An Israelite must show compassion to a fellow Israelite. Today’s passage instructs a person on how to act when lending money: one must lend it without interest and must quickly return any pledge given against the loan. The striking thing in all this is the way in which God enters the picture as soon as the neighbour is harmed. Without saying so explicitly, the text makes it clear that when one does wrong to one’s neighbour, one is also insulting God, and God will soon make his wrath felt. You cannot claim to love God while neglecting to love your neighbour, or to care for him when he is in need. You can also not have the love of neighbour without the love of God. Without the love of neighbour, the love of God remains a barren emotion; it remains an abstraction. And without the love of God, love of neighbour is only a refined form of self-love. St John says that if we do not love our neighbour whom we can see, how can we say that we love God whom we do not see. It is only the love of God that is expressed in the love of neighbour that will bring about our salvation, and guarantee peace for our troubled world. St. John puts succinctly when he says in 1John 4:16: “God is love and he who abides in love, abides in God and God in him.”
Prophet Micah says in Micah 6:8: “This is what the Lord requires of you, to do justice, love tenderly and walk humbly before your God.” Thus, the practice of justice is a necessary ingredient of our love for God. Looking at the recent happenings in our country, the spate of kidnappings, money rituals and insensitivity of the politicians in purchasing exotic cars for themselves at the detriment of the citizenry who are suffering from the harsh economic policies, can we say we truly possess the love of neighbour at heart. Do all these people have the love of God at heart? The circumstances of today in our country and elsewhere in the world challenge the Christian to let his or her faith take flesh. The situation on the ground should challenge Christians to take concrete steps towards expressing their love of God and neighbour in the particular circumstance of the day.

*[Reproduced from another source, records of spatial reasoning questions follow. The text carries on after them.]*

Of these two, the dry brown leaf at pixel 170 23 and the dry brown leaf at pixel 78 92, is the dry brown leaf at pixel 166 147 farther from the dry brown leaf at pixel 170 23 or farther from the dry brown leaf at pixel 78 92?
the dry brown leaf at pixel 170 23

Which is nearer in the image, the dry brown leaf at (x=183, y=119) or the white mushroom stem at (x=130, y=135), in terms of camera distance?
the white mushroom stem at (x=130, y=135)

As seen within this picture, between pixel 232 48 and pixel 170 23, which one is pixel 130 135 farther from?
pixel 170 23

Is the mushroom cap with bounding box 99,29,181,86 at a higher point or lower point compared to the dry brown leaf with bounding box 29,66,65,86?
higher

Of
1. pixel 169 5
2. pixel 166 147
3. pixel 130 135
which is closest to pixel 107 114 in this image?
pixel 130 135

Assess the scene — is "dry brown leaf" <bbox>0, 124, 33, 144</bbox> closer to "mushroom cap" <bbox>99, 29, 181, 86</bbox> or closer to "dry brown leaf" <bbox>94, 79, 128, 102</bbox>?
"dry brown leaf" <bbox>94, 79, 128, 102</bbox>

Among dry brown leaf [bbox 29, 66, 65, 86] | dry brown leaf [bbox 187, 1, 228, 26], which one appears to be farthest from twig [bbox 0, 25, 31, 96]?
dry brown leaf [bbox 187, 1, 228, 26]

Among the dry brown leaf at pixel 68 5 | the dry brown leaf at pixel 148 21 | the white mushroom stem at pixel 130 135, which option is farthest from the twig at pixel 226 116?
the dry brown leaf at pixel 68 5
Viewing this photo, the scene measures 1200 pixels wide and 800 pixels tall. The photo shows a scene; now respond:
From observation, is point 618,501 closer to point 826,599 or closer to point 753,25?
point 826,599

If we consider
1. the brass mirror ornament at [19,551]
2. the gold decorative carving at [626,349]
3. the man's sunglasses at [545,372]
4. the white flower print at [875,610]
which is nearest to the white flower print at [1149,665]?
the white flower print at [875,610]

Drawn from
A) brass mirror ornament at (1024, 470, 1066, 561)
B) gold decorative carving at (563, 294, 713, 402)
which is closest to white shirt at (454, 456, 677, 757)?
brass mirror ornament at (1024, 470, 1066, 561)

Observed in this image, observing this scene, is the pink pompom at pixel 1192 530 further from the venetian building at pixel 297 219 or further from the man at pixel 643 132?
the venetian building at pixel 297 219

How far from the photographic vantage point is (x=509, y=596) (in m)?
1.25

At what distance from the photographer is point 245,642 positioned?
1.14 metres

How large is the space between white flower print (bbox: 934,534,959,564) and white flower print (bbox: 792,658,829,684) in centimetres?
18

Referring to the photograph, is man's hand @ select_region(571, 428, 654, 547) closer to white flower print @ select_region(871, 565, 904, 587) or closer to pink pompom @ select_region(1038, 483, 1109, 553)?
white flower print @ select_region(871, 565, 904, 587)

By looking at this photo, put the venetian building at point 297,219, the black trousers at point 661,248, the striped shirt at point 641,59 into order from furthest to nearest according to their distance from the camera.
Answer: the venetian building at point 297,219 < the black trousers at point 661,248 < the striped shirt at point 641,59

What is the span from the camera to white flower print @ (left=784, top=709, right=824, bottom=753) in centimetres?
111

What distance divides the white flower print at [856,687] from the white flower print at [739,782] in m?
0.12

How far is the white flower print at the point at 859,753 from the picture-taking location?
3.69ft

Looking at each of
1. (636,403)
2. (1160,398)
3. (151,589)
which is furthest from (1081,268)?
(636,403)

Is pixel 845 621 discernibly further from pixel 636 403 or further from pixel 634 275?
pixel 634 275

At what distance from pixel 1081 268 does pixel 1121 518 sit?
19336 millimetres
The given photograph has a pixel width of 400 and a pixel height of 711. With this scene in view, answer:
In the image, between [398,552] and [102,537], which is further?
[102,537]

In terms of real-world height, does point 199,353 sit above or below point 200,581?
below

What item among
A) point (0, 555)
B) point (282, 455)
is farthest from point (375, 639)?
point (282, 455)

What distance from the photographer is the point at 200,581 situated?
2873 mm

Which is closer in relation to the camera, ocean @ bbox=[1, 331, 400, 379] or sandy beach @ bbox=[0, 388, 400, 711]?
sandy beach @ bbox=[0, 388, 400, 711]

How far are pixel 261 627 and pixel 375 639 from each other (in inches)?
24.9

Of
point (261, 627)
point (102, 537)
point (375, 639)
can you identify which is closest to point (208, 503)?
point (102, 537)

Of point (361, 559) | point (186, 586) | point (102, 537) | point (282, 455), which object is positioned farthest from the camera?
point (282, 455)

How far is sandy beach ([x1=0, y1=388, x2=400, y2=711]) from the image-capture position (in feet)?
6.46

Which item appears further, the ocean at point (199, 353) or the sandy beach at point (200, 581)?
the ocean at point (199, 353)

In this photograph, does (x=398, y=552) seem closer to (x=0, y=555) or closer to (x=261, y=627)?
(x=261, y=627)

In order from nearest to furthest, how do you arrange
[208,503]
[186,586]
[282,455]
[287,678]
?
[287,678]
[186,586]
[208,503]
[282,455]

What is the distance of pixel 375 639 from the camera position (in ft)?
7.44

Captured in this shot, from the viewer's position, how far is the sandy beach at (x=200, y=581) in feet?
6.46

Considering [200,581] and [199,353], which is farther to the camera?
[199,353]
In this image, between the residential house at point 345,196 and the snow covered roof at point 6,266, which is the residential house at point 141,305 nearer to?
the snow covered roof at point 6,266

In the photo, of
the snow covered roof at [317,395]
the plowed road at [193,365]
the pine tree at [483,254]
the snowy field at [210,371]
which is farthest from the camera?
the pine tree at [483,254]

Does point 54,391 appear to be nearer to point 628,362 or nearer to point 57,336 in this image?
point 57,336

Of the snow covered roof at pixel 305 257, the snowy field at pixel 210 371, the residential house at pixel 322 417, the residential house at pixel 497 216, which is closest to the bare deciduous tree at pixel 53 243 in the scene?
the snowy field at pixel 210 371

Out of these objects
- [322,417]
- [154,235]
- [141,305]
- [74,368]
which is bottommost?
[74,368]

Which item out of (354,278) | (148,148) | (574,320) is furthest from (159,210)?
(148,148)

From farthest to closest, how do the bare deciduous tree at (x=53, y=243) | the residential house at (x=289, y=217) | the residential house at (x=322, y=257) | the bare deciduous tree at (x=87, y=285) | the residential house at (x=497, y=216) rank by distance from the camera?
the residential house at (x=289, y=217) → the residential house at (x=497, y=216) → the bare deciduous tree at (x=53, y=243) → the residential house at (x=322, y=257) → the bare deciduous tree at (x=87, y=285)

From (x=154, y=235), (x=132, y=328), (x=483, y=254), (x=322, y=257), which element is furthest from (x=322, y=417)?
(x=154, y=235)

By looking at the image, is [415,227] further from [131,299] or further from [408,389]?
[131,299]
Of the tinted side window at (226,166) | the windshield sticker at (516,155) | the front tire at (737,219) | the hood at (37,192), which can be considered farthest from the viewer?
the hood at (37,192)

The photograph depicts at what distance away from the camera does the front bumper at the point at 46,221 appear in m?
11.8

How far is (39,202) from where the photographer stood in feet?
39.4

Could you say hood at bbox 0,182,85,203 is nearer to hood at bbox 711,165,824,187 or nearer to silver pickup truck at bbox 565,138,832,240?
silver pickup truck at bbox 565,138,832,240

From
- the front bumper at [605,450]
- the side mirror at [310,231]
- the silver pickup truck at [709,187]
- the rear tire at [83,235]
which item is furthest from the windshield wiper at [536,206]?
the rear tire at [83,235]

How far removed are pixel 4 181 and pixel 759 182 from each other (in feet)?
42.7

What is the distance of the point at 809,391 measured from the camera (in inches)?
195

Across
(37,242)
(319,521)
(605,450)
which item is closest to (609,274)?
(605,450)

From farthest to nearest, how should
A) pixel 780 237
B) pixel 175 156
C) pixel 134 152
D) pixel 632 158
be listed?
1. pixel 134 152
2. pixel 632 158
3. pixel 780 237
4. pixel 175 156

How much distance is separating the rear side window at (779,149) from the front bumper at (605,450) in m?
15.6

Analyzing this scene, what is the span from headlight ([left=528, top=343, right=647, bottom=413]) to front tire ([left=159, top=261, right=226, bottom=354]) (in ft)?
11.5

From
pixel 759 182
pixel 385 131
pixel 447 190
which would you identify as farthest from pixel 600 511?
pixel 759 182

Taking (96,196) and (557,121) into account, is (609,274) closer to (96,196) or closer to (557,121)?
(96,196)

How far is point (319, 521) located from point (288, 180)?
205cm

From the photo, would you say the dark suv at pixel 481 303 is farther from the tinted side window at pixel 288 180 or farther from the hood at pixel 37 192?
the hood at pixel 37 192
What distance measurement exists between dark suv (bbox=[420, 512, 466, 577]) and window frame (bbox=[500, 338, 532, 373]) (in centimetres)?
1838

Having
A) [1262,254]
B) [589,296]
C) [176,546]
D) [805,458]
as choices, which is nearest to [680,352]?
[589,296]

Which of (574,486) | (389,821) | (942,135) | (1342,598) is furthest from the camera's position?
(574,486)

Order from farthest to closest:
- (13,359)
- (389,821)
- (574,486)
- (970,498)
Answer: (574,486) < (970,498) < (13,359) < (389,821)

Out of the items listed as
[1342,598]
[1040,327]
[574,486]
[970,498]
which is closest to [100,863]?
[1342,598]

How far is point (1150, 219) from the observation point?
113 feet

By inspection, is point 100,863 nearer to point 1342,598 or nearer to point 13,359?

The situation calls for prophetic actions towards realising the liberation of the oppressed, the conversion of the oppressor, the empowerment of the poor, the practice of authentic religion, and ultimately, the salvation of all. As Christians we cannot pretend that all is well. We do have a responsibility in transforming the country from a less human to a more human society. Since the Lord Jesus calls us the light of the world, perhaps we can bring into the social realm of our country the light of love, truth, justice mutual forgiveness and human solidarity.